------ Data supplied ------

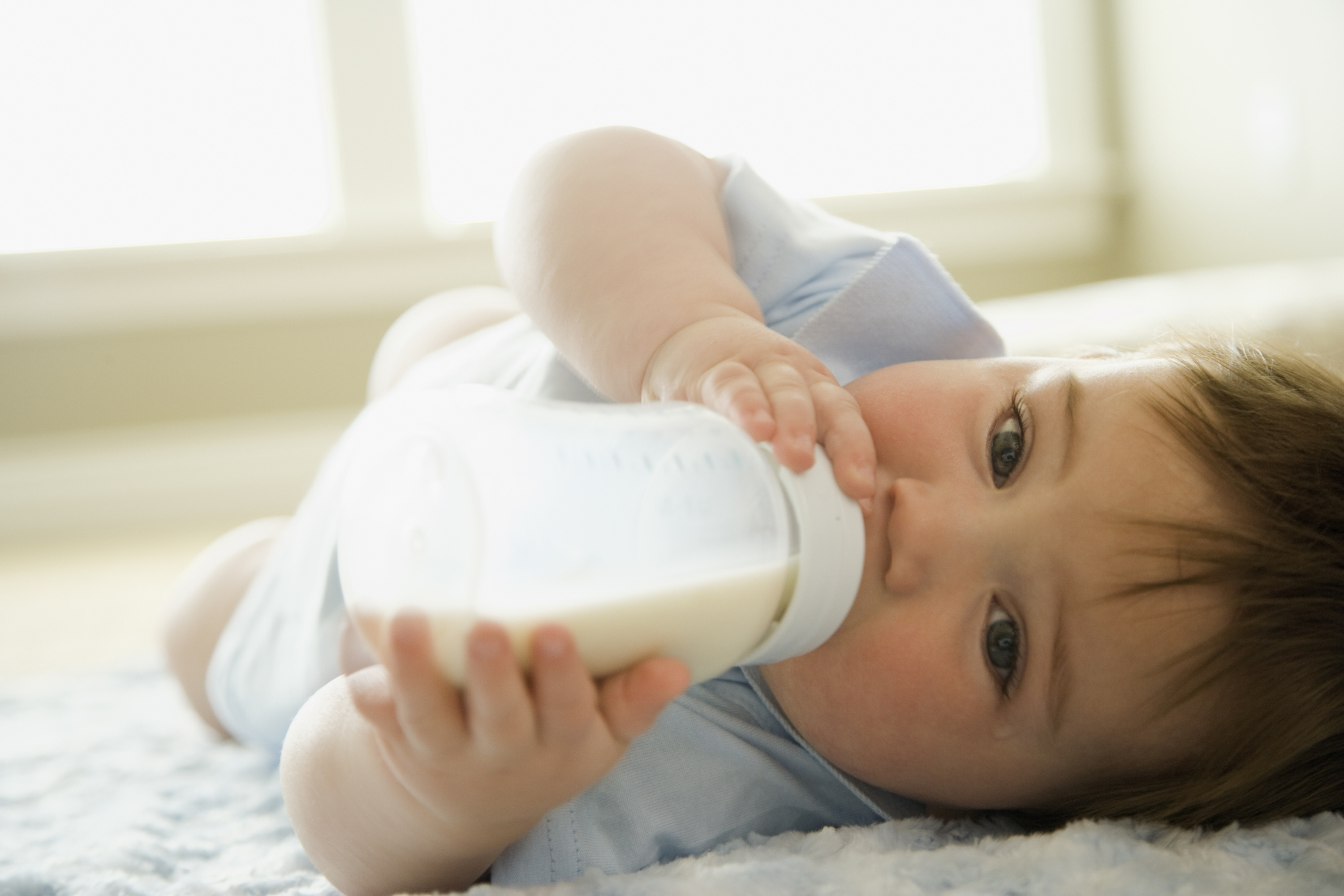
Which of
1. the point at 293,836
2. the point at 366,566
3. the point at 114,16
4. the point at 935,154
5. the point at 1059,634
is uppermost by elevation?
the point at 114,16

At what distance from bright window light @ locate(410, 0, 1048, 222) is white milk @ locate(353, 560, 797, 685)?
2.07 meters

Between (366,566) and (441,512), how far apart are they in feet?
0.18

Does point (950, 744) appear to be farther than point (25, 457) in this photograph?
No

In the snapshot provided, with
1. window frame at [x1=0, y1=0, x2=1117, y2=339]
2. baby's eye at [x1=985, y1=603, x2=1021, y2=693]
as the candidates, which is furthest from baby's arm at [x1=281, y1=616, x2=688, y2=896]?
window frame at [x1=0, y1=0, x2=1117, y2=339]

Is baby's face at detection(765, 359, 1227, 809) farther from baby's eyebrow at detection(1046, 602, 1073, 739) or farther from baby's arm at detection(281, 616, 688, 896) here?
baby's arm at detection(281, 616, 688, 896)

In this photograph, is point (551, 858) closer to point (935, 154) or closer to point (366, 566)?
point (366, 566)

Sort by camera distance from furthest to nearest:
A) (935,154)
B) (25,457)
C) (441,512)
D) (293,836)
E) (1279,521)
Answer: (935,154) → (25,457) → (293,836) → (1279,521) → (441,512)

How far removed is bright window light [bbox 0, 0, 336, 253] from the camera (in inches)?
90.6

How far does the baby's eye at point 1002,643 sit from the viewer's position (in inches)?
24.3

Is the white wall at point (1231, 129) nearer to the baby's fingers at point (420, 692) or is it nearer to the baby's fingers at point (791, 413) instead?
the baby's fingers at point (791, 413)

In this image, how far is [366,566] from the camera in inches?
17.9

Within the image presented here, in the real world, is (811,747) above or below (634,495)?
below

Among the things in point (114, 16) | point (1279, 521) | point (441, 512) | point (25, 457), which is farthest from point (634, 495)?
point (114, 16)

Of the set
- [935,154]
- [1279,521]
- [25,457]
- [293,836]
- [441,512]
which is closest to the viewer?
[441,512]
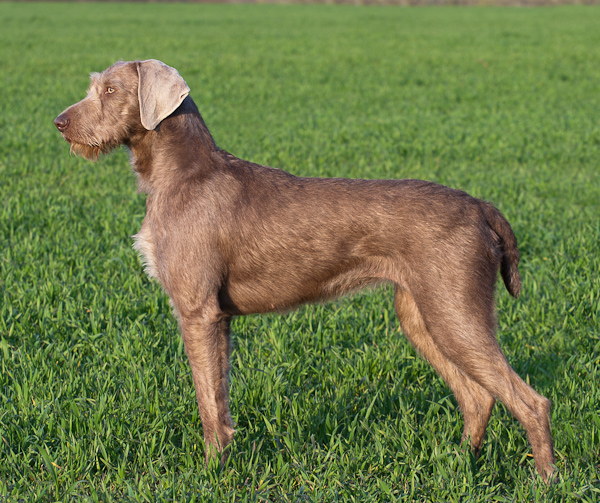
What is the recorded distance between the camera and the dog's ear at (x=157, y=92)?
12.4ft

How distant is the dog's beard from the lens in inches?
155

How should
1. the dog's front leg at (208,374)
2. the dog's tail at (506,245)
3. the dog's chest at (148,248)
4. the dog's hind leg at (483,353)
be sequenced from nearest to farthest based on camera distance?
the dog's hind leg at (483,353) < the dog's front leg at (208,374) < the dog's tail at (506,245) < the dog's chest at (148,248)

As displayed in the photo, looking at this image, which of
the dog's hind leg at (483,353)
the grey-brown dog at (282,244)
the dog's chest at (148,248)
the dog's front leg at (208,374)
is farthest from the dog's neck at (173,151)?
the dog's hind leg at (483,353)

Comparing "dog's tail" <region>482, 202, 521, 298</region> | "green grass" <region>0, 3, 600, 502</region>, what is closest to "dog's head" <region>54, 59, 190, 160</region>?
"green grass" <region>0, 3, 600, 502</region>

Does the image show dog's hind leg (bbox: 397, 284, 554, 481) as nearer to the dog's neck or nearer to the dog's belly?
the dog's belly

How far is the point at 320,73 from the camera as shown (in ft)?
72.3

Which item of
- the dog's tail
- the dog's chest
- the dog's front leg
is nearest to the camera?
the dog's front leg

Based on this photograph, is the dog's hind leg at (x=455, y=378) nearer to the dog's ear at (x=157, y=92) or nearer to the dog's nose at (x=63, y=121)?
the dog's ear at (x=157, y=92)

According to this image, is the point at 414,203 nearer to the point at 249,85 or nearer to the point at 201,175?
the point at 201,175

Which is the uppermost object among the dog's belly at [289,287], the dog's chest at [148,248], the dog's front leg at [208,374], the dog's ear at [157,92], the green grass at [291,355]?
the dog's ear at [157,92]

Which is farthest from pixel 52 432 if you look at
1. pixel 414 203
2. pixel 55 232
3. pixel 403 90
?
pixel 403 90

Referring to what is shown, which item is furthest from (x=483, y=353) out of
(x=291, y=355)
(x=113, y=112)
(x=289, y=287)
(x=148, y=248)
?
(x=113, y=112)

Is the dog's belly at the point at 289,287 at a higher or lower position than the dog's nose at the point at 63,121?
lower

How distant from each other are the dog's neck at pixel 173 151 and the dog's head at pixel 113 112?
0.10m
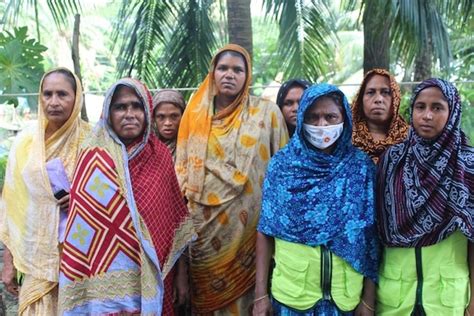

------

Copy the listing word for word, starting at the beginning and ending at the line that contains "Answer: (935,154) →", both ends included. Leave out the pictures.

* _Response below_:
Which of
1. the point at 293,836
2. the point at 366,566
3. the point at 114,16
4. the point at 935,154
5. the point at 1059,634
is uppermost by elevation?
the point at 114,16

At what distance from bright window light @ locate(410, 0, 1048, 222) is white milk @ locate(353, 560, 797, 685)?
2.07 meters

Between (366,566) and (441,512), how far apart are they in feet?
0.18

Does point (950, 744) appear to be farther than point (25, 457) in this photograph?
No

In the snapshot provided, with
1. window frame at [x1=0, y1=0, x2=1117, y2=339]
2. baby's eye at [x1=985, y1=603, x2=1021, y2=693]
as the candidates, which is furthest from baby's arm at [x1=281, y1=616, x2=688, y2=896]?
window frame at [x1=0, y1=0, x2=1117, y2=339]

Is baby's face at detection(765, 359, 1227, 809) farther from baby's eyebrow at detection(1046, 602, 1073, 739) or farther from baby's arm at detection(281, 616, 688, 896) here?
baby's arm at detection(281, 616, 688, 896)

In this photograph, is point (551, 858) closer to point (935, 154) or closer to point (366, 566)?
point (366, 566)

Sort by camera distance from furthest to nearest:
A) (935,154)
B) (25,457)
C) (441,512)
D) (293,836)
E) (1279,521)
Answer: (935,154) → (25,457) → (293,836) → (1279,521) → (441,512)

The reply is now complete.